* EXERCISE INPUT
++++++++++++++++++++
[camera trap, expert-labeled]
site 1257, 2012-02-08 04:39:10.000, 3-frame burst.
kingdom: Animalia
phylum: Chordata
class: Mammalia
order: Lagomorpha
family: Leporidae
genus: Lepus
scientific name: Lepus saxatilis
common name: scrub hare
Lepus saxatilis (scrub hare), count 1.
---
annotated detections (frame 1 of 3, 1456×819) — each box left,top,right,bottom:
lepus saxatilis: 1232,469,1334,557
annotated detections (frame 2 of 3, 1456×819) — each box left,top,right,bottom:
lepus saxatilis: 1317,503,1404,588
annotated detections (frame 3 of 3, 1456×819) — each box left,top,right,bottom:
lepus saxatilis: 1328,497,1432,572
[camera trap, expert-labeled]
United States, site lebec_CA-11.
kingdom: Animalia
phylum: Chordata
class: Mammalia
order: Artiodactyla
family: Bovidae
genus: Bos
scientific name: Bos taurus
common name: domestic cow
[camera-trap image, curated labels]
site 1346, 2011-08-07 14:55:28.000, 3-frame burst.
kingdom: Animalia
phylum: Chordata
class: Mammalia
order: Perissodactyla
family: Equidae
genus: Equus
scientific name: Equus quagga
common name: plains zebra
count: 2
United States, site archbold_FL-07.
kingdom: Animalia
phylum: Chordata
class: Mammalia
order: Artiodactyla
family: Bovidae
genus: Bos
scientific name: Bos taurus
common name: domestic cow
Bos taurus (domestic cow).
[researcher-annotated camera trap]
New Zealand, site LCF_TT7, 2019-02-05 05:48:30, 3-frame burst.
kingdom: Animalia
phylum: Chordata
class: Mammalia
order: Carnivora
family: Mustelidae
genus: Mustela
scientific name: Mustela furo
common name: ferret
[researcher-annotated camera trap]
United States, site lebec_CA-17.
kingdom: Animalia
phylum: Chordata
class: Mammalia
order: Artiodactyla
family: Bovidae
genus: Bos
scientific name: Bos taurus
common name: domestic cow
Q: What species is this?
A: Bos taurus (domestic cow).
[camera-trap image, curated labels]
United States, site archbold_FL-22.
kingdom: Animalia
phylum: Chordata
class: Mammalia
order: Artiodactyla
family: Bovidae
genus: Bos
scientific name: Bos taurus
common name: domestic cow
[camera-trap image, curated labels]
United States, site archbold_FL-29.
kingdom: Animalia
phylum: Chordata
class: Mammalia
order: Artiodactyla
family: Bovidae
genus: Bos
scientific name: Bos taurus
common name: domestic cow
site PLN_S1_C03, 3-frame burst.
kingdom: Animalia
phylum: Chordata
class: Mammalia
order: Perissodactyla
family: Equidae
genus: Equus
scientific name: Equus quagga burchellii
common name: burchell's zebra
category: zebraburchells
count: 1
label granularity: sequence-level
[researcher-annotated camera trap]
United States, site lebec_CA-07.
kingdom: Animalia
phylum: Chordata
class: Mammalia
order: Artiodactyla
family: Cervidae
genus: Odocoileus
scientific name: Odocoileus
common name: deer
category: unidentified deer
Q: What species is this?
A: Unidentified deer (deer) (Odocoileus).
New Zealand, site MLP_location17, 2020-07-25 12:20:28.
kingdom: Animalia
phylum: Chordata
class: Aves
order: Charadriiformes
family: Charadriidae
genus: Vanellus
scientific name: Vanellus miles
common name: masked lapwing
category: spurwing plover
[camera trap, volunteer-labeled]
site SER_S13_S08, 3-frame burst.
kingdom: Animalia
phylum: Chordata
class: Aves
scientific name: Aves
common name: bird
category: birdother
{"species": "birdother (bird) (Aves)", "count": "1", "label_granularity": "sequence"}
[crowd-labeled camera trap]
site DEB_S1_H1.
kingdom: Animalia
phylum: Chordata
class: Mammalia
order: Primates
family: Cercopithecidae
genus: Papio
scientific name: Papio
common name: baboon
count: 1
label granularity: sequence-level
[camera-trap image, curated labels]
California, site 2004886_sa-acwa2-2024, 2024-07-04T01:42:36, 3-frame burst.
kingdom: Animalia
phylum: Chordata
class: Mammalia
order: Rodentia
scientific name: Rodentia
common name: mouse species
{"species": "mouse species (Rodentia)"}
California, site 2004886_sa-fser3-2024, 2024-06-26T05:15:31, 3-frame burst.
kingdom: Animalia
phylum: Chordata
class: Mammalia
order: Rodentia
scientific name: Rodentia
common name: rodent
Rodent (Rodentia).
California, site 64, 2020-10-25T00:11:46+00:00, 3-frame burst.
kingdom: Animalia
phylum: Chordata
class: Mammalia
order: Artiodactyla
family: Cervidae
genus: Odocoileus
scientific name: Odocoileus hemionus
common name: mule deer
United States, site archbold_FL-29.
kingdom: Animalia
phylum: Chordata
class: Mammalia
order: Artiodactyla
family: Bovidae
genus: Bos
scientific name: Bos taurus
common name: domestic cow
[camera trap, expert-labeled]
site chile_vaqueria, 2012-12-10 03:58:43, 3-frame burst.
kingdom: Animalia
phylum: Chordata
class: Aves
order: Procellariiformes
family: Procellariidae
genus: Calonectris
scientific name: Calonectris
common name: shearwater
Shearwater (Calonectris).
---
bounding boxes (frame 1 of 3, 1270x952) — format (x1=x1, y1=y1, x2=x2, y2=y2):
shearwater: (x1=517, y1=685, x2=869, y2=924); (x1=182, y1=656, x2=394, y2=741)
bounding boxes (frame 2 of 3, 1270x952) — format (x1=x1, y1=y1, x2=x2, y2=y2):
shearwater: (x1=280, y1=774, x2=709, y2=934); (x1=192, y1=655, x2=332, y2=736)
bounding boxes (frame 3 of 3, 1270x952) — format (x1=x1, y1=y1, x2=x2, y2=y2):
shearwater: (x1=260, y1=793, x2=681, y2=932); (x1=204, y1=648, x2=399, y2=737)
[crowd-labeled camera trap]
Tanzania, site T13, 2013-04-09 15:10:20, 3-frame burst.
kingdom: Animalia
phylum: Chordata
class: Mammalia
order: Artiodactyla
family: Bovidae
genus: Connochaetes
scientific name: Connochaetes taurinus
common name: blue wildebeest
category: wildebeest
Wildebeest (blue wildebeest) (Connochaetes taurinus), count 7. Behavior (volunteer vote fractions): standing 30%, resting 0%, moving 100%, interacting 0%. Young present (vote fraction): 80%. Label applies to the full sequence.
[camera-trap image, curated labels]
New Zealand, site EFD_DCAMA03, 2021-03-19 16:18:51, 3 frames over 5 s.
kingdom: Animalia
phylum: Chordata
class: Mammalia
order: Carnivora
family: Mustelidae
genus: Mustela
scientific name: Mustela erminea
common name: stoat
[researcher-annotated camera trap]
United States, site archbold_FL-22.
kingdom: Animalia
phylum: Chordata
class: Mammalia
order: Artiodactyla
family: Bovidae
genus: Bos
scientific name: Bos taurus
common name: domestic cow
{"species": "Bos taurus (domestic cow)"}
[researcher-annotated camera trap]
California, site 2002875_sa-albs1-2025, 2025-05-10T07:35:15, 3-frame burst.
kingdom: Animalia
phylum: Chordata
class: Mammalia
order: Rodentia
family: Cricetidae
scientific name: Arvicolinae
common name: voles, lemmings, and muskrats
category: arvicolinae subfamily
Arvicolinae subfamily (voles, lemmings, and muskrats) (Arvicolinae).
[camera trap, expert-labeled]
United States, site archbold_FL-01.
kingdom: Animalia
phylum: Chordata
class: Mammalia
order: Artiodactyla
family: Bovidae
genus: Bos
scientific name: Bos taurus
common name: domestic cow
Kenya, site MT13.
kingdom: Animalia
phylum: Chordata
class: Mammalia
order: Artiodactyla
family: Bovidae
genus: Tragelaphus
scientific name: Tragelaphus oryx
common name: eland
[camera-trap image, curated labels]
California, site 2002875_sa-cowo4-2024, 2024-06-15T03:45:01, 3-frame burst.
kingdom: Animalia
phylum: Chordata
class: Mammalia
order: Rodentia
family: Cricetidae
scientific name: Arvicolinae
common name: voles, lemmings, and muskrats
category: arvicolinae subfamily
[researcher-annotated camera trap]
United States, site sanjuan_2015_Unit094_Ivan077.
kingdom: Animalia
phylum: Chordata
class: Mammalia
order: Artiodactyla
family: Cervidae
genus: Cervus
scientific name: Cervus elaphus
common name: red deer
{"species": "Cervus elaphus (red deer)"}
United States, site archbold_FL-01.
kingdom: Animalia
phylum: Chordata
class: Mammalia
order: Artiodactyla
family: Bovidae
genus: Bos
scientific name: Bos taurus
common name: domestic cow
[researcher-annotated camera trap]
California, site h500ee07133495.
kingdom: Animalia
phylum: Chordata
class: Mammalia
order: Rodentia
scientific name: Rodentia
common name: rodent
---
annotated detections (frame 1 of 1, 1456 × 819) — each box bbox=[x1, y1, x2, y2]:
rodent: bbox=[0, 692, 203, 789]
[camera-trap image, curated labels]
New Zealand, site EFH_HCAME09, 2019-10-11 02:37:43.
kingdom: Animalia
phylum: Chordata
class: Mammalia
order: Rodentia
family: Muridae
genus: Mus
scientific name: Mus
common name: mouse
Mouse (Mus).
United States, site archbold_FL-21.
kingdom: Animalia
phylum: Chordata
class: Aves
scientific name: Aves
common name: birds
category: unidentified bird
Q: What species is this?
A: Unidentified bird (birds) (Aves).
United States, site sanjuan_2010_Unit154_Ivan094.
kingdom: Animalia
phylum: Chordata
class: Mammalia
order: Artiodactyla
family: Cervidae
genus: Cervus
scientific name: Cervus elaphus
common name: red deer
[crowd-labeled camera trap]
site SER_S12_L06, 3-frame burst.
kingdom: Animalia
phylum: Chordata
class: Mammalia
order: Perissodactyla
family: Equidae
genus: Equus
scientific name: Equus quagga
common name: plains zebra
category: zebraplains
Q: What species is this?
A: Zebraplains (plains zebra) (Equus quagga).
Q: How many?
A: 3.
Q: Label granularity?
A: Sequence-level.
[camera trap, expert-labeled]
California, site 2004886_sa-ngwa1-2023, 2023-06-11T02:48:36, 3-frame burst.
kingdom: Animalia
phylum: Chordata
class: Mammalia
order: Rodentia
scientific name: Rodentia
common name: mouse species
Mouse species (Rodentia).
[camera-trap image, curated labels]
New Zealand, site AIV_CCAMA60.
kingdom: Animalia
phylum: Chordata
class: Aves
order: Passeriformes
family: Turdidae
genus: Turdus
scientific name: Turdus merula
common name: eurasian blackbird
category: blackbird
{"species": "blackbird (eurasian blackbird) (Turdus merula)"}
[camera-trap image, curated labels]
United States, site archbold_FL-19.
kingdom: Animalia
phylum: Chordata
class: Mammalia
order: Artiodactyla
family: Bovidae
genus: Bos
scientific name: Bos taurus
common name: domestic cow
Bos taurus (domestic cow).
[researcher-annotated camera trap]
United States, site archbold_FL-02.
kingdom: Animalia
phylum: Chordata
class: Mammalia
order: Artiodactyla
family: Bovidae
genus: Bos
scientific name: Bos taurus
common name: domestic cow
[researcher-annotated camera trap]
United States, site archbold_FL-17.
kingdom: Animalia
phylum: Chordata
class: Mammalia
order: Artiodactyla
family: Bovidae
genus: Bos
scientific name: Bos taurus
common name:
++++++++++++++++++++
* PROBLEM DESCRIPTION
From the entries above, work out the number of lines containing the string "Odocoileus" and give that number by itself.

* ANSWER AREA
5